Alex James Ellison hunkers down at a Covid-safe distance on the sea wall at Saltdean for our interview. We’re talking about the journey of a fiver and also of a young Brightonian who gives every indication of going places.
Fiver, co-written and co-directed with Tom Lees, started life as a workshop at the glitzy London cabaret venue the Crazy Coqs – quite a good omen for a piece that subsequently had a successful outing at Southwark Playhouse and was nominated for a What’s Ontsage award.
We’re chatting because his show is getting another outing – this time live streaming as a concert from the Southwark venue next week.
Alex cut his teeth in amateur drama companies before attending the prestigious Brit School , followed by 3 years at Mountview Drama School. “ I was singing when I was 11/12 and busking on the streets of Brighton when I was 16,” he tells me. Aged 11 he appeared in the film Miss Potter with Rene Zelwegger and Ewan McGregor .
After Mountview he hit the road, doing gigs and performing his own material . He recalls his mother saying about a £5 note – “ don’t touch that, you don’t know where it’s been “ and so an idea was born, which at first led to a song cycle imagining the journey of a fiver and what it meant to the people it ended up with.
The idea is a clever one because the story was not pre-planned; it developed as the fiver passed from hand to hand- any story could be told as long as it related back to getting the fiver. So we see every angle from getting it donated to a busker, to a character buying a lottery ticket to someone getting a bed for the night.

*Records from a data source*.
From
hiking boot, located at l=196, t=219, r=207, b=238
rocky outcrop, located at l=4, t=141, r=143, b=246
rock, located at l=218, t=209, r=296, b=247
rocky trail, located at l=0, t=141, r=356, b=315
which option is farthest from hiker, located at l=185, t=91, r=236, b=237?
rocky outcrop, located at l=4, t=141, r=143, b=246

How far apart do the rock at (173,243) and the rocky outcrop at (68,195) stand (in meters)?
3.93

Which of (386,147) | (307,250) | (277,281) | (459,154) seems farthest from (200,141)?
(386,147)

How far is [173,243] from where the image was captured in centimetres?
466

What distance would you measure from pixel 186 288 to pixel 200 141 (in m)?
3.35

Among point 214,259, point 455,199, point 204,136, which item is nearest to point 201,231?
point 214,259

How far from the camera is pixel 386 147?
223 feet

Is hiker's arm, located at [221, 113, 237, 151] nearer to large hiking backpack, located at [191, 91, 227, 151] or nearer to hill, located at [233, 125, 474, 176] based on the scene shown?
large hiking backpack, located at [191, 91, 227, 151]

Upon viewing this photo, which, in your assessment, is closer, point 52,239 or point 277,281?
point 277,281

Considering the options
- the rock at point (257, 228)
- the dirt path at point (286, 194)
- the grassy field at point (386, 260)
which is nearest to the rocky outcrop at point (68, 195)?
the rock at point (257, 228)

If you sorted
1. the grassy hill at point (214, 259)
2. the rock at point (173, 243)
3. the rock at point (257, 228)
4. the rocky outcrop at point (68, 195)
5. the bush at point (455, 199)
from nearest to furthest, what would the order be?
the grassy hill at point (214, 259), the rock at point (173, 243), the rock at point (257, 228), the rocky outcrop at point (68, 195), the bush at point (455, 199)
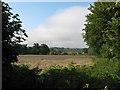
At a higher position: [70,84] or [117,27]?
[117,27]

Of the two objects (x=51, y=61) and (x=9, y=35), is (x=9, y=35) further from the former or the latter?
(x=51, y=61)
...
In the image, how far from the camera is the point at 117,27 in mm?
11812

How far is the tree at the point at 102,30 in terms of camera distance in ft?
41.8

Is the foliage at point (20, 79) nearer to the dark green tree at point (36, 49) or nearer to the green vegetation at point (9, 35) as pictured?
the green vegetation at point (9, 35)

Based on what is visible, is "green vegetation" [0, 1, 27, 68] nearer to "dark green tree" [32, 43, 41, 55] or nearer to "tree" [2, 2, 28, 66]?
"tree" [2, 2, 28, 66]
...
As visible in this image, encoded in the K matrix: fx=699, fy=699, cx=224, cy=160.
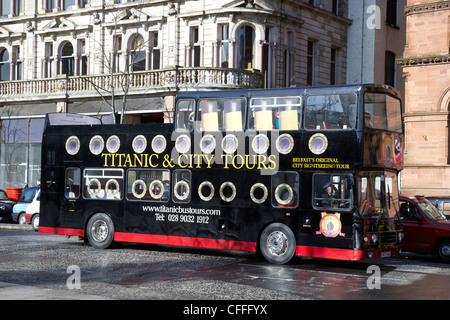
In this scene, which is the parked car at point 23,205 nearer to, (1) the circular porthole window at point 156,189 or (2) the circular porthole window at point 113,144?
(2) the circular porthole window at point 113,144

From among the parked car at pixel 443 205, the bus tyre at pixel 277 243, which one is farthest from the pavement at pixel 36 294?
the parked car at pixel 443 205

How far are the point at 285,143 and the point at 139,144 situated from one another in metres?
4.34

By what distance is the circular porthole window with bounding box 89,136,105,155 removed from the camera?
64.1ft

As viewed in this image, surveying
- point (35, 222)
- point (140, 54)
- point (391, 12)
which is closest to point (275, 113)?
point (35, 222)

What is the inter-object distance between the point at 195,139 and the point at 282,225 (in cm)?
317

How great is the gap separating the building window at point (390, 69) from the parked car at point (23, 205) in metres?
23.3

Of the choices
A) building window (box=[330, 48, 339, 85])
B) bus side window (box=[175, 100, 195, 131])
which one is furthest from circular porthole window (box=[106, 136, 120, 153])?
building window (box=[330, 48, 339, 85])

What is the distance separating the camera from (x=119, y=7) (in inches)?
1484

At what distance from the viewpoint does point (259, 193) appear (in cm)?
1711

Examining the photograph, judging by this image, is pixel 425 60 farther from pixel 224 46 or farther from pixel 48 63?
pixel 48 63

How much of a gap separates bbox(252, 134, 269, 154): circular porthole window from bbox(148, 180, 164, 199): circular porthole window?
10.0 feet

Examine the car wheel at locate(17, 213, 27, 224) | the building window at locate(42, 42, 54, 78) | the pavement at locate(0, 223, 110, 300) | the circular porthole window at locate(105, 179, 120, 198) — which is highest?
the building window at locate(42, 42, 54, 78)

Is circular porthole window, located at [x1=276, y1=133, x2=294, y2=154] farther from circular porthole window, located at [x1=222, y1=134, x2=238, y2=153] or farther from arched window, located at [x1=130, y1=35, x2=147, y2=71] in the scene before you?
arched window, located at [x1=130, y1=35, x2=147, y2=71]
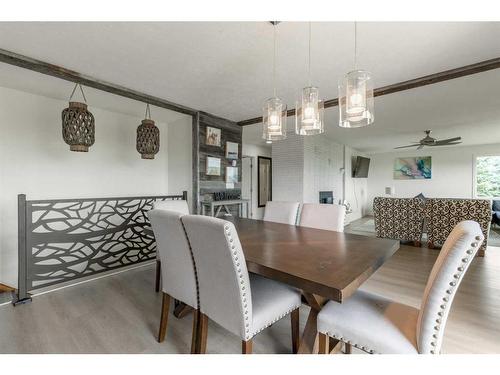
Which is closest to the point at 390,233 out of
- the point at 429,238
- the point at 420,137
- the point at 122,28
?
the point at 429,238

*Work instructions*.
Using the passage about Alex James Ellison and his show Fiver, list each situation in which the fiver ends up with someone, according to the passage's final sentence.

*Exercise answer*.
- Being donated to a busker
- A character buying a lottery ticket
- Someone getting a bed for the night